Paul starts his letter to the Philippians saying that he is confident that the one who began a good work in this community and in this people would bring it to completion. Paul is confident for this community. That encourages me also. I need someone to be confident on my behalf. I am confident on behalf of this community. I believe that what was begun has been and will continue to be fruitful. In Paul's words, I think we will produce a harvest of righteousness. But there are curious juxtapositions of belief and suffering, of living worthily and striving, and of living in the tension between life and death in this faith journey.

I want us to remain more like Alice - astonished and curious. I want us to take in all the conflicts and contradictions of this journey of faith that we are on, and be the best us that we can be in all the strange situations we end up in. I don't want to us assimilate into someone's idea of Christianity or buy into popular myths about Jesus.

We need to be us, to not resist change but to resist assimilation, and to observe everything that we can and say, "Curiouser and curiouser." Making hard and fast decisions and insisting on reducing life to polarized opposites does not seem like the teachings of Jesus to me. We may flounder and offend sometimes, but I am confident that we can learn to know ourselves, live as ourselves, and walk through this strange dysfunctional world while we participate fully.

» Explore the material:
A - Condense the paragraph of the Philippians passage that begins "I want us to remain more like Alice" into a single shorter sentence that keeps its main points.
B - Reproduce word for word the stretch of the Philippians passage that starts at "I want us to remain" and ends after "myths about Jesus.".

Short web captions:
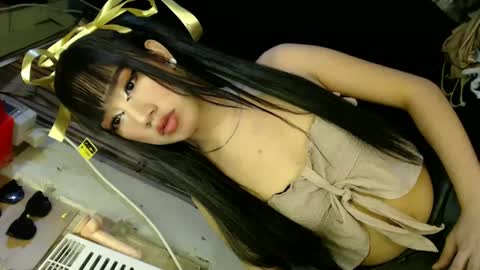  My Love online show from January 8, 2025, 1:53 am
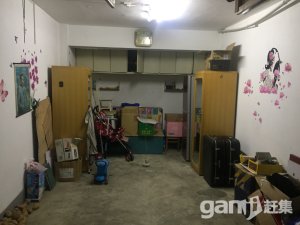 金潤花園B區車庫出售-圖(2)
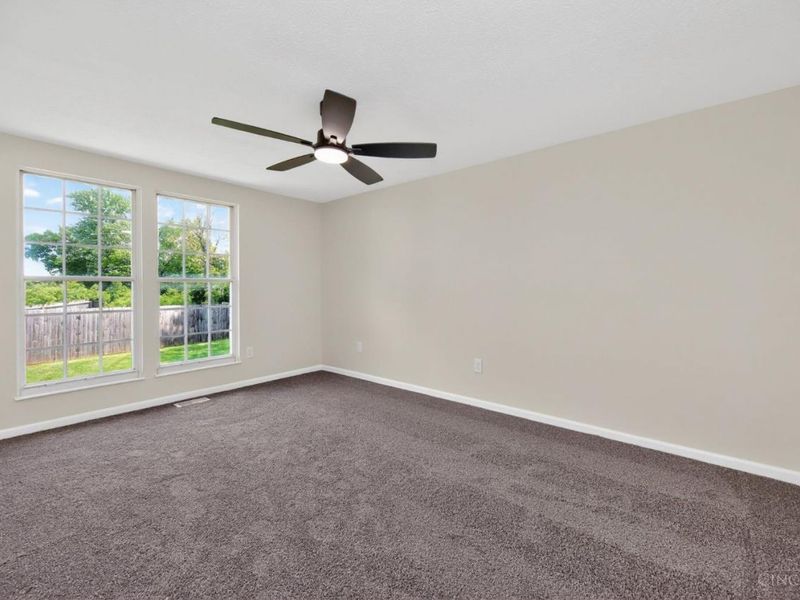 5294 Orchardridge Court, Green Township, OH 45239 Photo 21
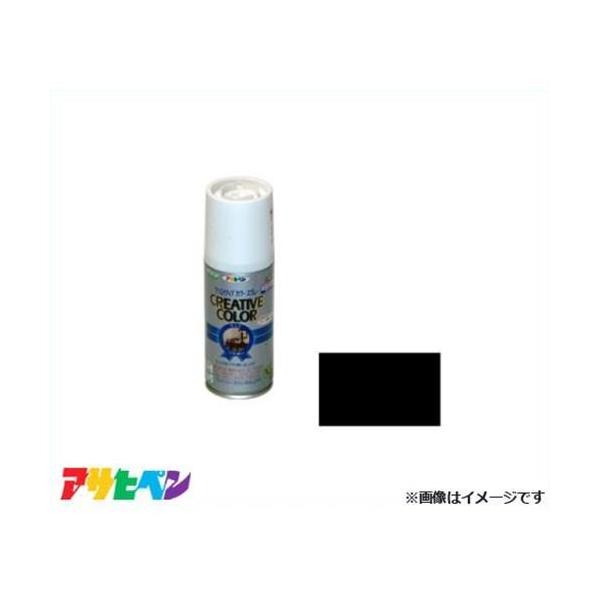 ATqy NGCeBuJ[Xv[ 100mL (}bgubN) [DIY Ntg fUC]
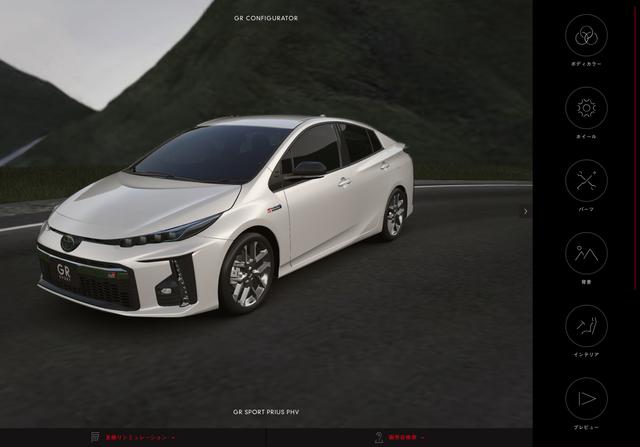 20170921gizmodo_toyota_gr_3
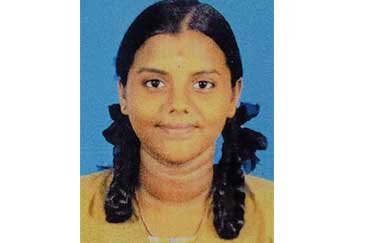 Listening Activities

» Answers below:
A - I want us to stay astonished and curious like Alice, take in the conflicts and contradictions of our faith journey, be our best selves in the strange situations we face, and avoid assimilating into someone's idea of Christianity or buying into popular myths about Jesus.

B -
I want us to remain more like Alice - astonished and curious. I want us to take in all the conflicts and contradictions of this journey of faith that we are on, and be the best us that we can be in all the strange situations we end up in. I don't want to us assimilate into someone's idea of Christianity or buy into popular myths about Jesus.